▶ Study questions:
1) In the prison life excerpt, what year were mandatory minimums for drug crimes put into law?
2) Write out a passage of the prison life excerpt word for word, starting at the words "Life in prison" and stopping after "violence is increasing.".

▶ Document excerpt:
· · ·
Life in prison has changed drastically in the past twenty-five years. In 1986, mandatory minimums for drug crimes were put into law. Arrest rates in general have risen even though prison funding has not risen in concert and crime rates have dropped. Prisons are more crowded, availability to educational programs is being lowered because of financial crises, and inmate on inmate violence is increasing.

Prisons are defined as either state or federal. Generally, life in federal prison is better than life in state prison. Federal prisons have more white-collar criminals and fewer violent criminals so are less dangerous. Federal prisons have better funding and tend to have better accommodations. In the past, there was less over-crowding; however, even federal prisons are facing overcrowding and violence is rising.
· · ·
▶ Information provided:
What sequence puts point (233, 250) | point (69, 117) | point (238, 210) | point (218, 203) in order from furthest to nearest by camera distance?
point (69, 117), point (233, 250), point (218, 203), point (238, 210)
· · ·
▶ Your responses:
1) 1986

2)
Life in prison has changed drastically in the past twenty-five years. In 1986, mandatory minimums for drug crimes were put into law. Arrest rates in general have risen even though prison funding has not risen in concert and crime rates have dropped. Prisons are more crowded, availability to educational programs is being lowered because of financial crises, and inmate on inmate violence is increasing.